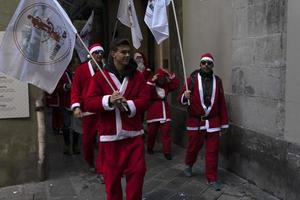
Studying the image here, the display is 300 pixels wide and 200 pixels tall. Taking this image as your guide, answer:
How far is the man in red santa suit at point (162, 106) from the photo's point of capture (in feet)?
27.4

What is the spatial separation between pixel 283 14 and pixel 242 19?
1.04 metres

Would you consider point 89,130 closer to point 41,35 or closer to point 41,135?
point 41,135

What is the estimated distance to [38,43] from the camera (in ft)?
18.6

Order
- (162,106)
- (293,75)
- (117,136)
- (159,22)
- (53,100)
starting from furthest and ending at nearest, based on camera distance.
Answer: (53,100) < (162,106) < (159,22) < (293,75) < (117,136)

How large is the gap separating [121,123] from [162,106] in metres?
3.59

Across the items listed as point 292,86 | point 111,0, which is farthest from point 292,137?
point 111,0

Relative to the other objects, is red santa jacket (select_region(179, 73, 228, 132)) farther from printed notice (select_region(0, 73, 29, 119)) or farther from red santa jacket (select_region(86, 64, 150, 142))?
printed notice (select_region(0, 73, 29, 119))

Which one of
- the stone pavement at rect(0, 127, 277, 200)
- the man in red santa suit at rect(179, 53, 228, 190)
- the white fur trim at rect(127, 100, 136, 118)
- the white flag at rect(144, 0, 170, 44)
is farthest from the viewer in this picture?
the white flag at rect(144, 0, 170, 44)

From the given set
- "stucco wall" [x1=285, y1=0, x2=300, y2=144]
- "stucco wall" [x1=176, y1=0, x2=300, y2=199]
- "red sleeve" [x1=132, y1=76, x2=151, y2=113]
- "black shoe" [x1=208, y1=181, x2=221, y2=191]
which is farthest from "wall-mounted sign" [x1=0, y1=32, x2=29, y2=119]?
"stucco wall" [x1=285, y1=0, x2=300, y2=144]

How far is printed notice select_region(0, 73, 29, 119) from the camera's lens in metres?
6.77

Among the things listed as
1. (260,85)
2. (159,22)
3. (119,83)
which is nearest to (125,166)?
(119,83)

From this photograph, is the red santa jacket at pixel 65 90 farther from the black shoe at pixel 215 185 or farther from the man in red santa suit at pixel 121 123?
the man in red santa suit at pixel 121 123

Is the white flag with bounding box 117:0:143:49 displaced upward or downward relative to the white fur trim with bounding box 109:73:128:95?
upward

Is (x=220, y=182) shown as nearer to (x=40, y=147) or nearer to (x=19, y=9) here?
(x=40, y=147)
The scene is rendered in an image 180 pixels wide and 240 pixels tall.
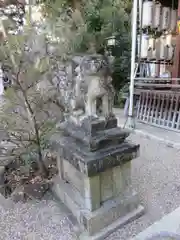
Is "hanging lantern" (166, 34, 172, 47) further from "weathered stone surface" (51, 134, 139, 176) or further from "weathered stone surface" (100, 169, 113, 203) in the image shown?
"weathered stone surface" (100, 169, 113, 203)

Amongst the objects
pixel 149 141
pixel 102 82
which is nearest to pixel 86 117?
pixel 102 82

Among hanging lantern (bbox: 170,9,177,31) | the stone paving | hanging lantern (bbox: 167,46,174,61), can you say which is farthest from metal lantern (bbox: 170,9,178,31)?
the stone paving

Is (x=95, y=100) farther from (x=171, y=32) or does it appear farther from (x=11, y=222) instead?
(x=171, y=32)

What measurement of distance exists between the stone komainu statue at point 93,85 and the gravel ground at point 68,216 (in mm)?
1008

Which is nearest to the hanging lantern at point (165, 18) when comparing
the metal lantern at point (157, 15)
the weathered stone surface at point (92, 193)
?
the metal lantern at point (157, 15)

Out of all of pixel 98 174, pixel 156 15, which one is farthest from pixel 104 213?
pixel 156 15

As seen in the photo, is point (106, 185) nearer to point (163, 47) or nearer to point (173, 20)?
point (163, 47)

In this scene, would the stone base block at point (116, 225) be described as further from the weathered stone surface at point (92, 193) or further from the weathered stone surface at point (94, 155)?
the weathered stone surface at point (94, 155)

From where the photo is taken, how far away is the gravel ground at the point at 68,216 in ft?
6.09

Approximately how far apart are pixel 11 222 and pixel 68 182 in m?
0.61

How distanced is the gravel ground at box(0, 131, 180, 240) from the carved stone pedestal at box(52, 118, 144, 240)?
109 mm

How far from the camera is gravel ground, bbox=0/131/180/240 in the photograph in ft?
6.09

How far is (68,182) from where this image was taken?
2.17 metres

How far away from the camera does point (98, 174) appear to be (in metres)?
1.75
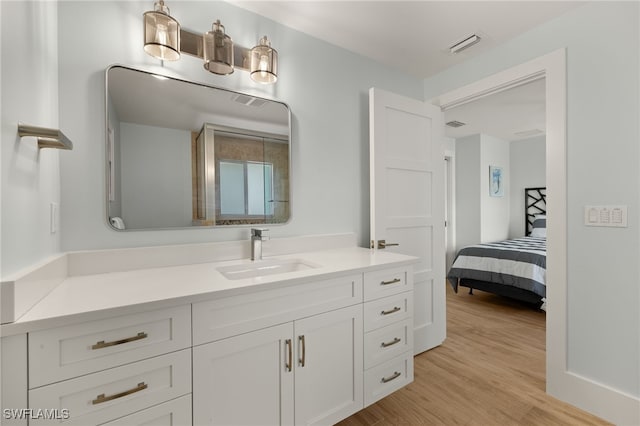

———

→ **DIRECTION**
Please rewrite the rows from the line with "From where the" through the end of the rows, swapping "gravel ground" for "gravel path" and keeping everything else the same. Leave the pictures out of your answer.

→ **REPLY TO THE TASK**
From where the photo is taken, how far away is the gravel path at the point at 68,216 in ft?
6.09

Approximately how far apart are pixel 11 222 and pixel 68 182 in m?
0.61

How distanced is the gravel path at box(0, 131, 180, 240) from the carved stone pedestal at box(52, 118, 144, 240)?
109 mm

How far from the camera is gravel path, bbox=0/131/180/240 in the photograph in ft?
6.09

How far is (68,182) from where this image was taken?
2.17 metres

How far away from the camera does point (98, 174) appear to be (in metres)?
1.75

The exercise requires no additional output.